Достались Дмитриевым воинам большая слава и изрядная корысть. Всё побросали Мамаевы воины. И юрты свои. И кибитки. Пять ордынских князей, включая Бегича, простились с жизнью на реке Воже. Меньшими были потери в московском войске. Пали храброй смертью двое воевод: Дмитрий Монастырёв и Назар Данилов Кусаков. С ними рядовые воины. И тот белобрысый, коего загубил хитростью Тангул.

Во мгновение ока — быстрее, чем на птичьих крыльях,-разнеслось по русским и иным землям: «Мамаевы воины показали московскому князю Дмитрию хребты-спины! Бежали, оставив победителям пожитки и награбленное добро!» То-то была благая весть!
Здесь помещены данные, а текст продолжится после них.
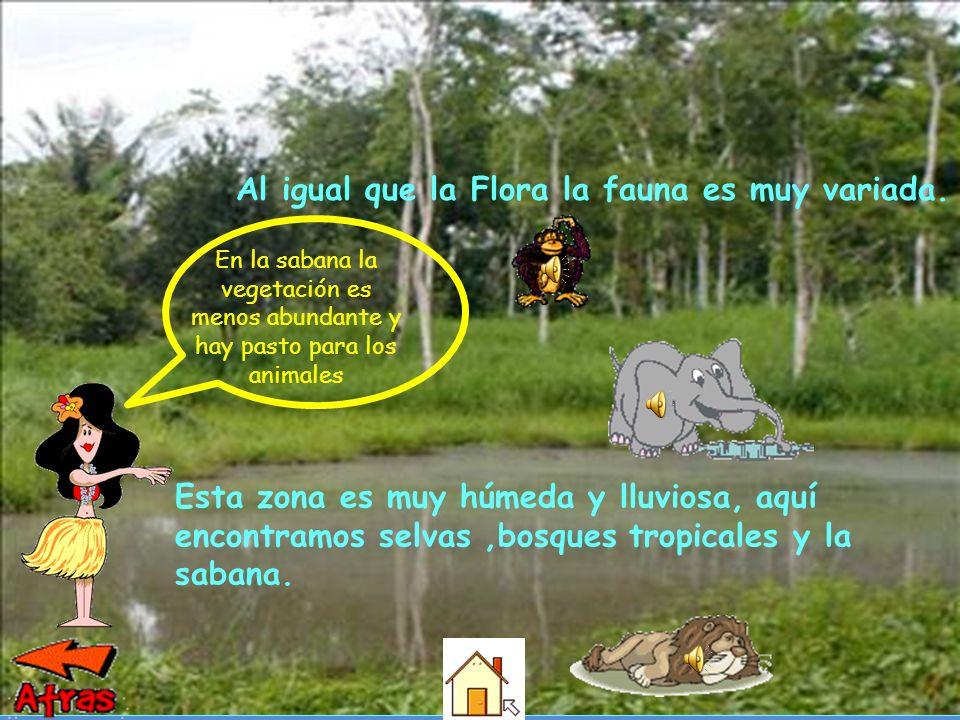 Esta zona es muy húmeda y lluviosa, aquí encontramos selvas,bosques tropicales y la sabana.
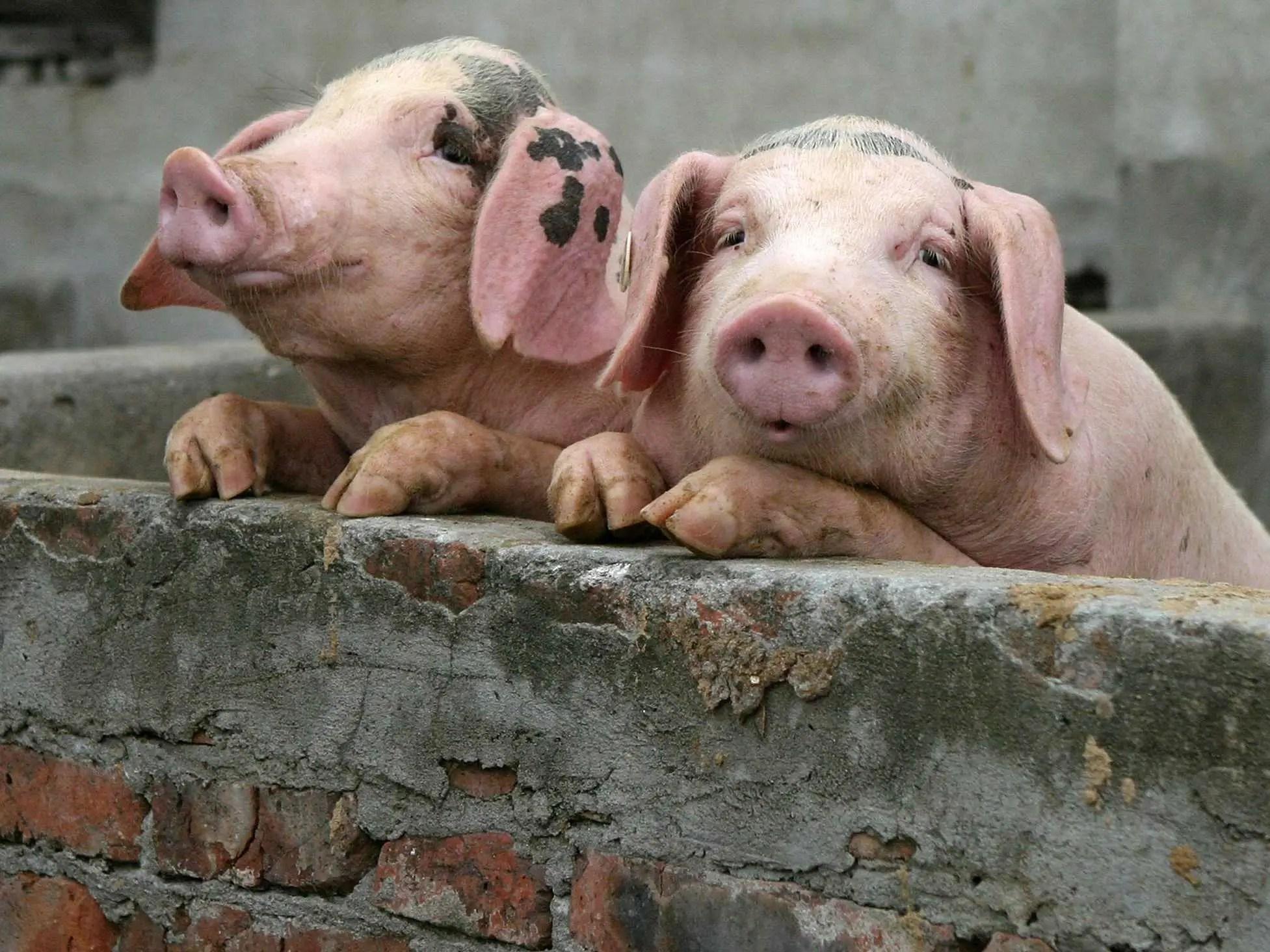 china pig pen shanghai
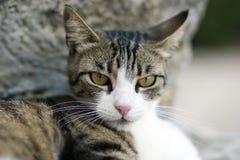 Grey cat. A grey cat taking a nap royalty free stock photo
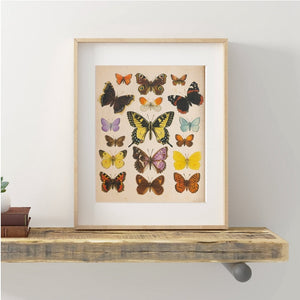 Butterflies Retro Poster Wall Art Prints on Canvas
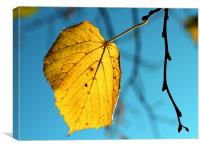 A Golden Leaf, Canvas Print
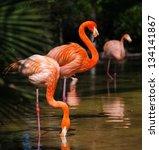 Group Of Pink Flamingos Near...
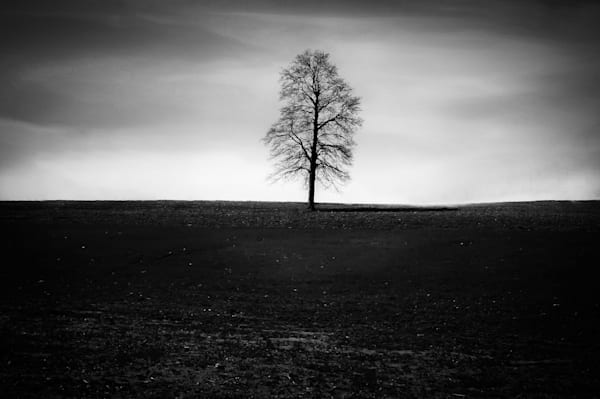 Black & white tree photographs for sale as fine art | Sage & Balm Photography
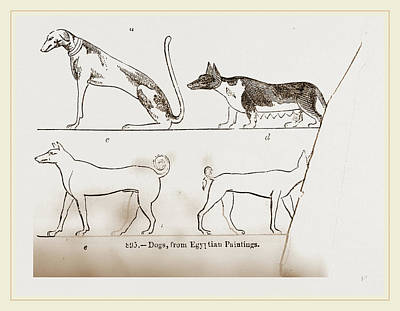 Dogs, From Egyptian Paintings Poster by Litz Collection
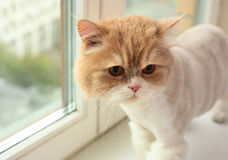 персиянка кота Стоковая Фотография RF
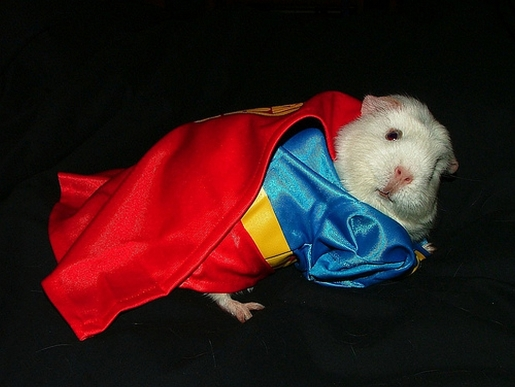 guinea-pig-costume.jpg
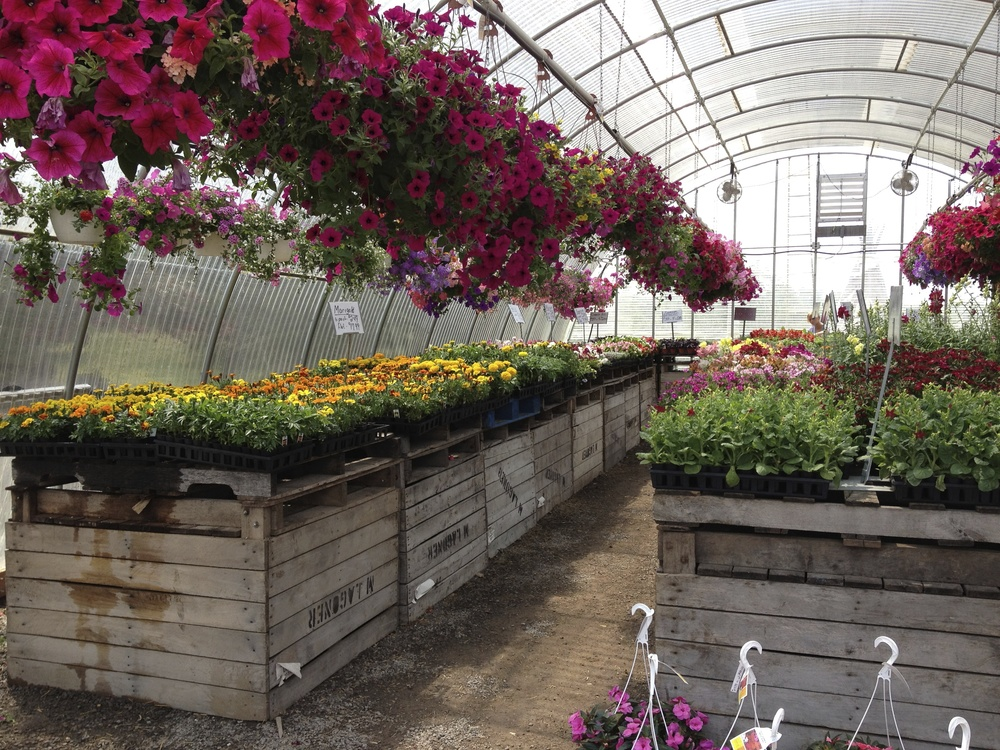 We have hundreds of beautiful hanging baskets!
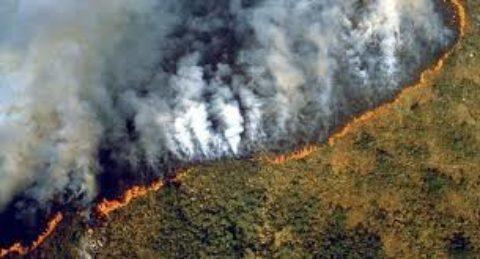 L' importanza della salvaguardia ambientale.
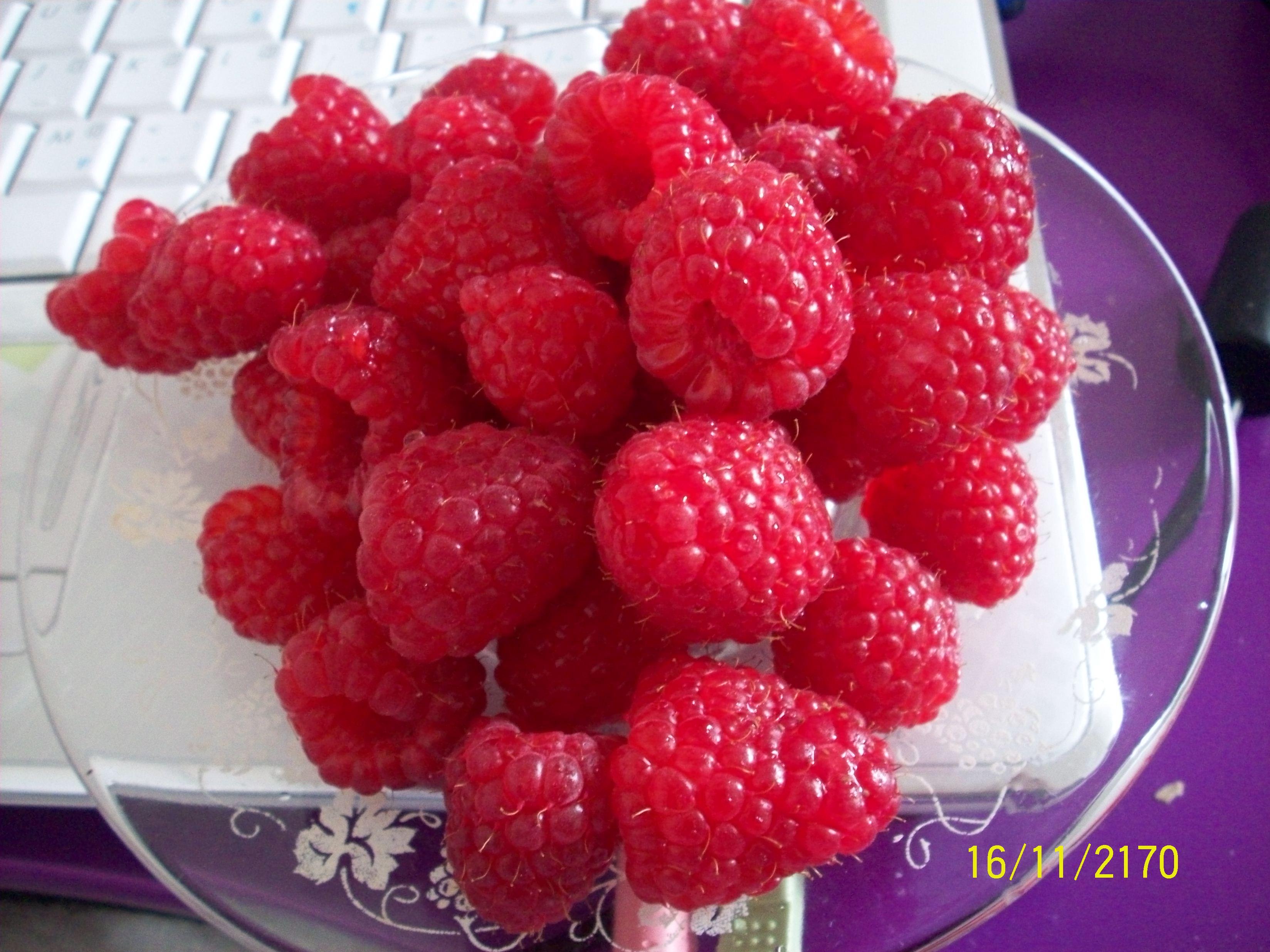 http://foodloader.net/cutie_2010-03-29_Raspberries.jpg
Ослеплённый яростью, кинулся Мамай в русские пределы. Первой на пути лежала Рязанская земля. Великий князь рязанский Олег не оказывал и малого сопротивления. Поспешно бежал за Оку, бросив на произвол судьбы свой стольный град Переяславль-Рязанский. Мамай без жалости прошёлся по рязанским землям огнём и мечом, «много зла,— как горестно записал летописец,— сотвориша». Оттуда повернул, однако, обратно. «Убоялся!» — решили все. И были правы. Потому и оживились гости за великокняжеским столом, когда боярин Михаила Андреевич Бренк помянул Вожу.

Было ли прежде такое, чтобы русское войско в поле одолело ордынское? Нет! А теперь стало!